Alors, la guerre des hebdos montpelliérains fera-t-elle long feu ? Il faudra sûrement attendre quelques mois pour le savoir. Toujours est-il que cette frénésie médiatique en Occitanie rappelle celle survenue voilà 21 ans, à Toulouse, lorsque le Monde, soutenu à l’époque par Midi Libre, débarquait dans la ville rose pour y monter Tout Toulouse. Le sang de famille Baylet, propriétaire de la Dépêche, n’avait fait qu’un tour et le quotidien historique avait répliqué du tac-au-tac en lançant Ô Toulouse. Moins de deux ans plus tard, après une lutte sans merci, les combattants rendaient les armes. Tout Toulouse disparaissait, et son ancien concurrent allait déserter les kiosques peu après. Désormais, les ennemis d’hier sont réunis au sein de la même famille, et bien malin qui pourra écrire la fin de la partition de cet opus médiatique.

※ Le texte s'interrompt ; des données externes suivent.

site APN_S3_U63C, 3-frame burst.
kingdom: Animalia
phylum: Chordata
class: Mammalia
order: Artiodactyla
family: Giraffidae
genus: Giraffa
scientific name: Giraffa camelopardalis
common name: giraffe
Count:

En lutte pour les légales ?
Au delà de la conquête des lecteurs, cette guerre des hebdos cache également une autre concurrence : celle qui concerne le marché des annonces légales, indispensables pour la survie de la presse locale. Rares sont en effet les titres qui survivraient sans cette publicité aux règles extrêmement précises.
« Je vois mal comment Publihebdos pourrait récupérer les annonces sur notre secteur », se questionne Pierre Serres. Mais Pascal Pallas souligne que l’habilitation pour le groupe Publihebdos existe déjà pour le département de l’Hérault via l’ancienne Croix du Midi, racheté par les Bretons il y a une dizaine d’années. « On est donc là, on ne vient donc pas ici pour ce marché », assure-t-il.
Reste qu’actu.fr, par sa présence sur de nombreux départements, récupère de nouvelles habilitations, et c’est donc ce qui peut logiquement inquiéter Midi Libre et la Dépêche… Le marché des légales, tout comme celui des publicités classiques, est loin d’être extensible. Et seul le ou les plus forts l’emporteront…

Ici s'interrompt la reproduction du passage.